> [Task requirements]: Quote each line exactly, from the line that contains "What spatial separation" down to the last line of the listing, and no other lines.

> [Records supplied]:
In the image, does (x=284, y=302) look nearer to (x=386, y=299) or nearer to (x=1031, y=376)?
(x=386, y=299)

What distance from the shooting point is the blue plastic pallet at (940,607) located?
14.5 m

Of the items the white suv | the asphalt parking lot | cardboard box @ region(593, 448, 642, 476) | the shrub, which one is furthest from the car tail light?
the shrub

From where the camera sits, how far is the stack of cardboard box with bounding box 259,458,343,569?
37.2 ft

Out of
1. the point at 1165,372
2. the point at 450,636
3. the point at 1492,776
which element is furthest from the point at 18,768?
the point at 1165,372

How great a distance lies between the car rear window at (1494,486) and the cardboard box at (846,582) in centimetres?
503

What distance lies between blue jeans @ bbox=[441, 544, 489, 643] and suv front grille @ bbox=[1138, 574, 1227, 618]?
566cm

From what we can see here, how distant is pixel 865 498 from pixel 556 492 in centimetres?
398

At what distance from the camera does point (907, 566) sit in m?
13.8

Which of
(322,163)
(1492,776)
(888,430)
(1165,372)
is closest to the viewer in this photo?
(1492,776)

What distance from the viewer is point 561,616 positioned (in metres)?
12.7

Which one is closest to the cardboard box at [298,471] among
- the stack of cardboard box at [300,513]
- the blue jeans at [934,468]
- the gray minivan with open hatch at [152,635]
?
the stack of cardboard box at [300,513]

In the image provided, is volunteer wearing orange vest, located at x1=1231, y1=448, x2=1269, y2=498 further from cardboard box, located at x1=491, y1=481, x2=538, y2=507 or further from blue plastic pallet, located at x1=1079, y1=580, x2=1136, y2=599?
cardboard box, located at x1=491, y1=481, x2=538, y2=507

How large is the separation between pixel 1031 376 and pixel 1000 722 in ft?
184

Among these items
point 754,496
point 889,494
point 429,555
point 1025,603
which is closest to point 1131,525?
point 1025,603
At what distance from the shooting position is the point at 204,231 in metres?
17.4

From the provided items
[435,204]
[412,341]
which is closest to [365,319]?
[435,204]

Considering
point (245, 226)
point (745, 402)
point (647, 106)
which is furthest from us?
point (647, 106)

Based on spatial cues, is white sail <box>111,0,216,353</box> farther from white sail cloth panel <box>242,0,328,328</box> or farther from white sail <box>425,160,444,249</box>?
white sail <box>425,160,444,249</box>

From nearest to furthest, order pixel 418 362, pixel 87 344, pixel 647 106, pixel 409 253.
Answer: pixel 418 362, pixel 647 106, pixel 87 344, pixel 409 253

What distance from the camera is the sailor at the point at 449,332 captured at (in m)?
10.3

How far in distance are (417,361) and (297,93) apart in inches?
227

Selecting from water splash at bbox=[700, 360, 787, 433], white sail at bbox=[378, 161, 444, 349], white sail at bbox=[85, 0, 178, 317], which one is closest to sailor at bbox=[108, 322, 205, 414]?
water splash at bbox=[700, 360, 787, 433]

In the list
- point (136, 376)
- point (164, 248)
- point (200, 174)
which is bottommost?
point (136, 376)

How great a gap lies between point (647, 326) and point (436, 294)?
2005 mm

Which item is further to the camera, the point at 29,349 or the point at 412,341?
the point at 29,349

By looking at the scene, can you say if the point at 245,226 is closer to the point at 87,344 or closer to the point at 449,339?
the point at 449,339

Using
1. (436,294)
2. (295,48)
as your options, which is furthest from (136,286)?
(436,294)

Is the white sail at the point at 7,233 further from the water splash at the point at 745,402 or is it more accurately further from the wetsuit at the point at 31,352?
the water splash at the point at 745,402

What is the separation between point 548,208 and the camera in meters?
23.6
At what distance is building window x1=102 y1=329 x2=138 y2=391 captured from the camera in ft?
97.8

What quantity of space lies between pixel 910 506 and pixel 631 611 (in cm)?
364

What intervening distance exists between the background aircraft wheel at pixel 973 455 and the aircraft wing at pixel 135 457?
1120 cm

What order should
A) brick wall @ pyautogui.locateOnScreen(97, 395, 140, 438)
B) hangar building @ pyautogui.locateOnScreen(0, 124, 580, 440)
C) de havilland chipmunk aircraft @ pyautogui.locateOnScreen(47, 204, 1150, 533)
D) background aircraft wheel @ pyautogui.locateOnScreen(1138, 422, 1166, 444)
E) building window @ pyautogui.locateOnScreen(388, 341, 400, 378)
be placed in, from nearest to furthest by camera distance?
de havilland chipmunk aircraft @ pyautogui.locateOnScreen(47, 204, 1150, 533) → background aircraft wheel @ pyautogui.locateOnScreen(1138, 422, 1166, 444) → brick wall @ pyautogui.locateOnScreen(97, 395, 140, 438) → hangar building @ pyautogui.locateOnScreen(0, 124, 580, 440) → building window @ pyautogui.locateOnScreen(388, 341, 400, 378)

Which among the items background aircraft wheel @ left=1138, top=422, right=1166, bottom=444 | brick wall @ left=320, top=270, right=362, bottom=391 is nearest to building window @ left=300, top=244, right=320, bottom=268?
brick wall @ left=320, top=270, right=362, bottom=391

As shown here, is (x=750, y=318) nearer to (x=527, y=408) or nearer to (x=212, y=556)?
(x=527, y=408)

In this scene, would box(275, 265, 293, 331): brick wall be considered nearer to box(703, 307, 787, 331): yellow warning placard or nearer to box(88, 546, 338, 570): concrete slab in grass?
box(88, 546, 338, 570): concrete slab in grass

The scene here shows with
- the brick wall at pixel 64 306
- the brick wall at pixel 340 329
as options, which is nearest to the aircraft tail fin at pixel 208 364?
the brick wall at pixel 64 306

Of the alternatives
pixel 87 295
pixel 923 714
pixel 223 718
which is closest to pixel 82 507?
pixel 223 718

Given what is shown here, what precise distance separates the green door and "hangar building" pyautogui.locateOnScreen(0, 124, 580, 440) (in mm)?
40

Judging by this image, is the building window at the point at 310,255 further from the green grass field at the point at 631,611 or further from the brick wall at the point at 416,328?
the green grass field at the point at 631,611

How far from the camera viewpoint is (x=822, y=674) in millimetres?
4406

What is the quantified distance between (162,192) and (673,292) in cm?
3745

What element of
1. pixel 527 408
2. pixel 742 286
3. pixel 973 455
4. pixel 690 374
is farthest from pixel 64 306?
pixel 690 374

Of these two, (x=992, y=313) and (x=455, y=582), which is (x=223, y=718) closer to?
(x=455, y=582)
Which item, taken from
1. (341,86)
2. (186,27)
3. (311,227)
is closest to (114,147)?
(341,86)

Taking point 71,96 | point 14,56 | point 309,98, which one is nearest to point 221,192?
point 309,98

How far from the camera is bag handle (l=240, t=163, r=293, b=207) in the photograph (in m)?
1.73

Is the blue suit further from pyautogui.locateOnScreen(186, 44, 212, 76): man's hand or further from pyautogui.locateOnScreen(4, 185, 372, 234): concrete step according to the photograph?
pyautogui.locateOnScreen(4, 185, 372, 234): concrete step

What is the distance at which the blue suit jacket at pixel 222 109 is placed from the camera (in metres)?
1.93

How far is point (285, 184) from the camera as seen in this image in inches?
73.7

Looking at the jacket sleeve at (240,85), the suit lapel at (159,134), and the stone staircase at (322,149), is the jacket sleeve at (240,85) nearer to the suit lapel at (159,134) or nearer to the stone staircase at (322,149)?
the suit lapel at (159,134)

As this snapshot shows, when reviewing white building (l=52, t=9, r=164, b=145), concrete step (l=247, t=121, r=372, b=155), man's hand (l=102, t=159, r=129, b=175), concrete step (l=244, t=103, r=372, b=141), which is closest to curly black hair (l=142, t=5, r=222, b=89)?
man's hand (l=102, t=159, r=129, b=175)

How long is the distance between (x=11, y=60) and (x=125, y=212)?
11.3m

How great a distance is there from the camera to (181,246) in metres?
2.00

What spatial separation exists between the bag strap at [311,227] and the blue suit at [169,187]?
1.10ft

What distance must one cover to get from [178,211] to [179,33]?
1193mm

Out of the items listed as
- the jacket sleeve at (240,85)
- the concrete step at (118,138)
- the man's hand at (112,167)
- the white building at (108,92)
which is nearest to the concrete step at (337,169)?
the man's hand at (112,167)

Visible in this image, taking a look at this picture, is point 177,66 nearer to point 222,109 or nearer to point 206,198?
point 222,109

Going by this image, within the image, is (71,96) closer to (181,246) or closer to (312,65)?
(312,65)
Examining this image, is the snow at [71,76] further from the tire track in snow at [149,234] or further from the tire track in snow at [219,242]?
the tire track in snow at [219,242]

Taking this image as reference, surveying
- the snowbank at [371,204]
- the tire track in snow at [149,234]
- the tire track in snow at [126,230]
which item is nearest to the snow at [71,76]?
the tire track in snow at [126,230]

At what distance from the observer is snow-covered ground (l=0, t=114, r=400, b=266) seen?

> [The response]:
What spatial separation exists between the bag strap at [311,227] and the blue suit at [169,187]?
1.10ft

What distance must one cover to get from [178,211] to [179,33]?
1193mm

Out of the items listed as
- the jacket sleeve at (240,85)
- the concrete step at (118,138)
- the man's hand at (112,167)
- the white building at (108,92)
which is nearest to the concrete step at (337,169)?
the man's hand at (112,167)

Visible in this image, taking a look at this picture, is point 177,66 nearer to point 222,109 or nearer to point 206,198?
point 222,109

Going by this image, within the image, is (71,96) closer to (181,246) or closer to (312,65)?
(312,65)
Examining this image, is the snow at [71,76] further from the tire track in snow at [149,234] or further from the tire track in snow at [219,242]?
the tire track in snow at [219,242]

Taking this image as reference, surveying
- the snowbank at [371,204]
- the tire track in snow at [149,234]
- the tire track in snow at [126,230]
which item is nearest to the snow at [71,76]?
the tire track in snow at [126,230]

At what distance from the observer is snow-covered ground (l=0, t=114, r=400, b=266) seen?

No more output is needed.